Updated February 12, 2018 - 4:24 pm

Spurred by an overwhelming number of telephone calls regarding the Steve Wynn investigation, the state Gaming Control Board on Monday set up a portal on its website to receive information on active board investigations.

The portal, on the Control Board’s website, was activated just before 2 p.m. Monday. It’s accessible at http://gaming.nv.gov/.

Control Board Chairwoman Becky Harris said Monday that while the system is not specific to any particular licensee, its establishment was spurred by phone calls to board offices regarding regulators’ investigation into sexual misconduct allegations against the former Wynn Resorts chairman and CEO.

Wynn stepped down from those positions last Tuesday night, but regulators in Nevada, Massachusetts and Macau have said they intend to continue their respective inquiries.

Communications tool

“It’s a communications tool to allow the public to better communicate with the board regarding any public investigation that the board announces,” Harris said in a telephone interview Monday.

Harris said a link to submit a voluntary confidential statement is accessible through the “what’s new” section of the Control Board’s web page.

“It’s overdue,” Harris said. “I think that we’ve just had some days when our phone lines have been very, very busy and this is a way to help manage that so the board can continue to conduct its day-to-day business.”

Harris said the board didn’t track how many telephone calls it received since Tuesday when the board affirmed that it would continue its investigation even after Wynn had resigned. But she said it was “enough that it’s been disruptive to the day-to-day business of the board.”

The system is similar to a program that has been used by the Massachusetts Gaming Commission to gather information on its licensees for nearly two years.

‘Fair Deal’

Massachusetts’ “Fair Deal” tip program, established in March 2016, enables the public to report “any potential concerns or personal knowledge of unethical or noncompliant gaming activity,” according to Karen Wells, director of the commission’s Investigations and Enforcement Bureau.

Fair Deal enables the public to send confidential information through a web portal, by email or by telephone.

Massachusetts regulators outlined the goals of their investigation in a Jan. 31 public meeting.

“The IEB investigatory plan going forward, mindful that our role is not to conduct a criminal investigation into sexual assault, is to continue on a regulatory review of this matter which will consist of four components,” Wells told commissioners at that meeting.
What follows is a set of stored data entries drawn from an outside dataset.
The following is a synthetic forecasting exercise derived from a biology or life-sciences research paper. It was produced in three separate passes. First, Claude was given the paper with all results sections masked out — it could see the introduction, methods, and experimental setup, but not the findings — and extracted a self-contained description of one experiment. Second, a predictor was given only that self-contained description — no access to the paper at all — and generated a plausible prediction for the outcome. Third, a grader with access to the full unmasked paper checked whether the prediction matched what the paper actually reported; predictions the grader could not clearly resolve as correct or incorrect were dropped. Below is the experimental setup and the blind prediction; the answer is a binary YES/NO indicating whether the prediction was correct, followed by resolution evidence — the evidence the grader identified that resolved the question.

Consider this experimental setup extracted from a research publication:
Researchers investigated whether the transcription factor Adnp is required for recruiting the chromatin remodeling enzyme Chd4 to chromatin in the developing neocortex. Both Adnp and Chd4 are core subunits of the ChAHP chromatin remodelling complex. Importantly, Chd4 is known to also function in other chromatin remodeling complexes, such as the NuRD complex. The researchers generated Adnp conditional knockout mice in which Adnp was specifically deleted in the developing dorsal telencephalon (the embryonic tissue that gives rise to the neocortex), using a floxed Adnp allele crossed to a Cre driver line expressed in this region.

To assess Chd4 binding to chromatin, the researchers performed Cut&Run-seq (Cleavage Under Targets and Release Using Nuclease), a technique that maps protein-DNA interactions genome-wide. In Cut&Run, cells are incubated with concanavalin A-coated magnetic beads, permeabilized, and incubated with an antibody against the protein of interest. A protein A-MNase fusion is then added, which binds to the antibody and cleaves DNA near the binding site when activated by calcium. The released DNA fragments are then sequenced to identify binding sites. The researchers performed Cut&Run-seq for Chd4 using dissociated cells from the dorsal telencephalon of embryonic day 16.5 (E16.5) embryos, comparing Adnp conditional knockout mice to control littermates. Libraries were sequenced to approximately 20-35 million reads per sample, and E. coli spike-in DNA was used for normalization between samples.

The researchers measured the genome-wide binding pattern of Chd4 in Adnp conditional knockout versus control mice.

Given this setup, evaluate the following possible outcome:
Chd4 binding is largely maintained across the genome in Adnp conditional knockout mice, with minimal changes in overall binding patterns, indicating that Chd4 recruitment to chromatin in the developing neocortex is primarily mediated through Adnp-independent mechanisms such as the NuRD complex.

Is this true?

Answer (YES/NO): NO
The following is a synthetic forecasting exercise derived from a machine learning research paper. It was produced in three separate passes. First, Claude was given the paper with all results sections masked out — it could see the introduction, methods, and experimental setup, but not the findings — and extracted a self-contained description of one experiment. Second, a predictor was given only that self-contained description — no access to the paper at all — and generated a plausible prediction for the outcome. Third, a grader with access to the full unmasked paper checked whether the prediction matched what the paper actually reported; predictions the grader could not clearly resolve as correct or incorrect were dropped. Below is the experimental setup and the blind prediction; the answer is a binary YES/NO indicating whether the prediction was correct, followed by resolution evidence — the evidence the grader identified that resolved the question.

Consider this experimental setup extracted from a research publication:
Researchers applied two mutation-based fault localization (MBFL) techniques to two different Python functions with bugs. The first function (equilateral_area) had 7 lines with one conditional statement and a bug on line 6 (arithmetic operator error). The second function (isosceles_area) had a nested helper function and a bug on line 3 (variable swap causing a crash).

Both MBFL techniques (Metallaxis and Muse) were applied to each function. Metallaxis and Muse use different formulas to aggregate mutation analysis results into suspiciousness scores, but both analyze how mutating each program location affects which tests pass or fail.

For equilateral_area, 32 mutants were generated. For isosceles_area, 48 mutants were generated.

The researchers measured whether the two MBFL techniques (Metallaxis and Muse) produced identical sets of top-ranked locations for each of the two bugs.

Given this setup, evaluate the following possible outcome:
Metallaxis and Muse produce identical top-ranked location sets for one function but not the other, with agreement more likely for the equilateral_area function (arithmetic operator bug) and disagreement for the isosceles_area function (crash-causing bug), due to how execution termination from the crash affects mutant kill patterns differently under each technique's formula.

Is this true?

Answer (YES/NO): NO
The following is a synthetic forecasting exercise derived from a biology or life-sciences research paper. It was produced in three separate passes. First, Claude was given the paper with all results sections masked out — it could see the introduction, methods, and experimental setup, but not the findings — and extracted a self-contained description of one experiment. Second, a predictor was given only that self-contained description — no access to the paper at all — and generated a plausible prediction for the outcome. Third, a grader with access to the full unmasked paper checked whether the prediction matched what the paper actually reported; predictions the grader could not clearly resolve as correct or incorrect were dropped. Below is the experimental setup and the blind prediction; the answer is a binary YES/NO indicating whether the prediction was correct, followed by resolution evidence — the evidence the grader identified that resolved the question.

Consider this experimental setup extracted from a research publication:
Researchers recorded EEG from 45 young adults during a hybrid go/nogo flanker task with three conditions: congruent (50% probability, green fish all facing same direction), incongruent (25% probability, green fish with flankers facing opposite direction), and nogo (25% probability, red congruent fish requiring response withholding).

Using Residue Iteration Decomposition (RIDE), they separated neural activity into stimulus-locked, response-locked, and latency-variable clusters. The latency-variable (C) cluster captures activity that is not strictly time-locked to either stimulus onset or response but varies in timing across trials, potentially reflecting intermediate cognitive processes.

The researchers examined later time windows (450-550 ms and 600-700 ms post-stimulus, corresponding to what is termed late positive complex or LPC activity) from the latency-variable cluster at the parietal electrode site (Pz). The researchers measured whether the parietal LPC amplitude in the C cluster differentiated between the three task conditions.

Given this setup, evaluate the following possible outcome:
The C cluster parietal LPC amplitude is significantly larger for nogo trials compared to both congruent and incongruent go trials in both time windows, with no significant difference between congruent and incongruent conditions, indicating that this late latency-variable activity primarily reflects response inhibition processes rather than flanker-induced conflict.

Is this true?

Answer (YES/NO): NO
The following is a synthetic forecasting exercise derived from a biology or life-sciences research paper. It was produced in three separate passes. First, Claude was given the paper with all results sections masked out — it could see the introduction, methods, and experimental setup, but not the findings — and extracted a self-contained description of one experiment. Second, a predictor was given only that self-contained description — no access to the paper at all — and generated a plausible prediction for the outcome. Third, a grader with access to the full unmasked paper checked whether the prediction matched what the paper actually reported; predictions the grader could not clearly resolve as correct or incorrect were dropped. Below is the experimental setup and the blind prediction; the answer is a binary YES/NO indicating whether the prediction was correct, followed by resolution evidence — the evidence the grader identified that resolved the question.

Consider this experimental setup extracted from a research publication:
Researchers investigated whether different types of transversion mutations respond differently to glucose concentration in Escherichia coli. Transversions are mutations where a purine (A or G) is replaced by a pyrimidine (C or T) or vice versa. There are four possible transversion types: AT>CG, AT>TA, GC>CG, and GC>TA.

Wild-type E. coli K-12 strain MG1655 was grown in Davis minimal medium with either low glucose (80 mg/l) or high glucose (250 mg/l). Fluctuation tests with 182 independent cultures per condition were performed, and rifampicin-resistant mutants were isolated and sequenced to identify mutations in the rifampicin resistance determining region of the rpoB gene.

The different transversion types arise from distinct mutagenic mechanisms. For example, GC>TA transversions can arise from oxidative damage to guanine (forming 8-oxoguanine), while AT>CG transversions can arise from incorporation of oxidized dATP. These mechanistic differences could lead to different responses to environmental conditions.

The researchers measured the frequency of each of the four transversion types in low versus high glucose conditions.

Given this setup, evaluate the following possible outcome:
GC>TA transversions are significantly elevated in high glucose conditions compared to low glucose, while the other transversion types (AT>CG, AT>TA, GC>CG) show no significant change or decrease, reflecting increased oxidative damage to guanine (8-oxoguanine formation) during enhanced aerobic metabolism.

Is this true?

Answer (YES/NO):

Much of the focus will be on Wynn executives failing to disclose a $7.5 million settlement between Steve Wynn and an alleged harassment victim referenced in a legal dispute involving stock shares in a divorce settlement between him and his former wife, Elaine Wynn. Last week, Wynn announced that he was giving up that legal fight.

The four areas under scrutiny by Massachusetts regulators include:

— A review of the suitability of individual licensees, including Wynn and other qualifiers potentially involved in not disclosing the settlement when the company was approved to build Wynn Boston Harbor in Everett in 2013.

— A review of any corporate action or lack of action involving the alleged misconduct. That will involve the questions of who knew what, when and whether anybody did anything about it.

— Monitoring and reporting back to the commission on the corporate response to the information that is now in the public domain. That means regulators will be watching how the company’s board of directors and the executive team under newly appointed CEO Matt Maddox handle and react to the allegations.

— A review of how the current situation potentially impacts the financial stability of the company.

Nevada regulators handle the investigatory process differently than those in Massachusetts. The Control Board doesn’t comment on ongoing investigations; in Massachusetts, not only did the board devote an entire 45-minute meeting explaining the process and what investigators would seek, they provided a short update at a meeting a week later.